If anything, press coverage generally reflected the view that both sides made strong arguments, and that only the Supreme Court could settle the matter. Indeed, my impression is that the hearings served to advance the credibility of the challenges.Clearly, we've advanced beyond "Are you serious? Are you serious?"
Randy "was particularly struck by the cordiality and collegiality shown to all the witnesses by Senator Durbin."
Not only did he genially greet each one of us beforehand and thank us individually afterwards, he paid close attention to everything each of us said, and what each fellow Senator said, for more than two hours of the hearing.He listened, he really, really listened!
Now, that's nice, but, really, the hearing, from Durbin's perspective, was probably the Theater of Listening.
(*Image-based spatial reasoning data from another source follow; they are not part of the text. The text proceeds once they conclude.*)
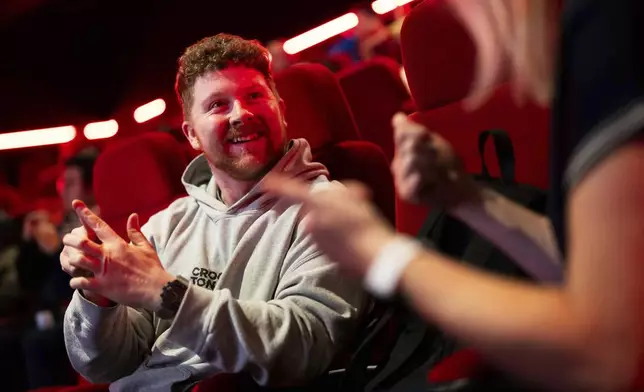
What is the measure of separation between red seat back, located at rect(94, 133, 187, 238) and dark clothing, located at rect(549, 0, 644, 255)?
1143 millimetres

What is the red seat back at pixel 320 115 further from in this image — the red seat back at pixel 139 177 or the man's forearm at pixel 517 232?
the man's forearm at pixel 517 232

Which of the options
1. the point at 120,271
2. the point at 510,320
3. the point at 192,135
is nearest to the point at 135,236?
the point at 120,271

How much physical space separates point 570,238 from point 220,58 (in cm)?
83

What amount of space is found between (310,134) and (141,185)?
0.44m

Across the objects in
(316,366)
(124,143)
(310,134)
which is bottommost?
(316,366)

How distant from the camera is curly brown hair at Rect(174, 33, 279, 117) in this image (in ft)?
3.89

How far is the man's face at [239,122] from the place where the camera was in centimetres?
116

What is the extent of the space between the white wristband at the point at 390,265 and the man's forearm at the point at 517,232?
151 mm

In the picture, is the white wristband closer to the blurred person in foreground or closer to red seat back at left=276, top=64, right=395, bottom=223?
the blurred person in foreground

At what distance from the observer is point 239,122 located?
1152 millimetres

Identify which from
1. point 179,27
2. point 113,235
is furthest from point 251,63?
point 179,27

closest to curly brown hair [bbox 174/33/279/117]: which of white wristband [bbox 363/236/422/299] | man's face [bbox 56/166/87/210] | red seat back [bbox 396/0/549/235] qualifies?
red seat back [bbox 396/0/549/235]

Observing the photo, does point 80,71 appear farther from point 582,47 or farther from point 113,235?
point 582,47

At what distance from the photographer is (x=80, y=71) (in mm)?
4621
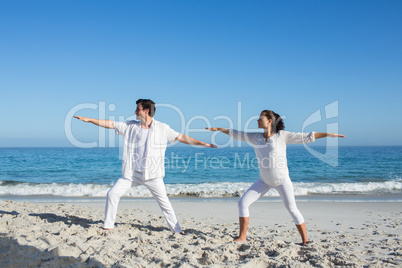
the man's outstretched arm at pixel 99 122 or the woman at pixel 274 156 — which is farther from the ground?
the man's outstretched arm at pixel 99 122

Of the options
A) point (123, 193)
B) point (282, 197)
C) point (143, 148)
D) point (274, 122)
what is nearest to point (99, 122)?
point (143, 148)

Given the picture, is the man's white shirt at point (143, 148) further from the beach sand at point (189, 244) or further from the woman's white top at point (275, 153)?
the woman's white top at point (275, 153)

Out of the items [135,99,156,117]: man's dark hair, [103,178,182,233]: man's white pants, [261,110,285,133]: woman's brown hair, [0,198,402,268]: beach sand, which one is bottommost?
[0,198,402,268]: beach sand

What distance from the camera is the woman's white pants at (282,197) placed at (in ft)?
13.2

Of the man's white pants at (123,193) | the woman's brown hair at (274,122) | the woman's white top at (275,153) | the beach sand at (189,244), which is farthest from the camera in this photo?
the man's white pants at (123,193)

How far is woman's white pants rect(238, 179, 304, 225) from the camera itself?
13.2 feet

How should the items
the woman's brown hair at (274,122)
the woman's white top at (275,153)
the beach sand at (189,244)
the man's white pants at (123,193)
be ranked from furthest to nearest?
the man's white pants at (123,193) → the woman's brown hair at (274,122) → the woman's white top at (275,153) → the beach sand at (189,244)

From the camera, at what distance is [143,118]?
4.47 m

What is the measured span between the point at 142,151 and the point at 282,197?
203 cm

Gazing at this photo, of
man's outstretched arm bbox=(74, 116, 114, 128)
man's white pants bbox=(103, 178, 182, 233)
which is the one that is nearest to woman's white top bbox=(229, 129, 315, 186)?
Answer: man's white pants bbox=(103, 178, 182, 233)

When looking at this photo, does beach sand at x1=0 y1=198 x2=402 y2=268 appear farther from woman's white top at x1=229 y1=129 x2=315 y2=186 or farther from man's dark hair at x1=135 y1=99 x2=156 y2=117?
man's dark hair at x1=135 y1=99 x2=156 y2=117

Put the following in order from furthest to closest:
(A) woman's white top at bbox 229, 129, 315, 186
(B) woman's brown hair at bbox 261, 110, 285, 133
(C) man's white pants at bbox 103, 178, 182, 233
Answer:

If the courts are going to uphold the law, it will be because they decide that the appropriate judicial role is deference to Congress's decision that it has power under the Constitution to pass the law. Looking terribly interested in the details of the legal arguments creates the impression that you deserve deference.
Look! I'm living up to my independent role of determining that the law I'm drafting and voting for is constitutional.
Of course, having the hearing after the law is passed (and after the threat from the courts has materialized) doesn't really inspire the confidence that is needed to justify judicial deference to Congress.
But that's all the more reason to do good theater.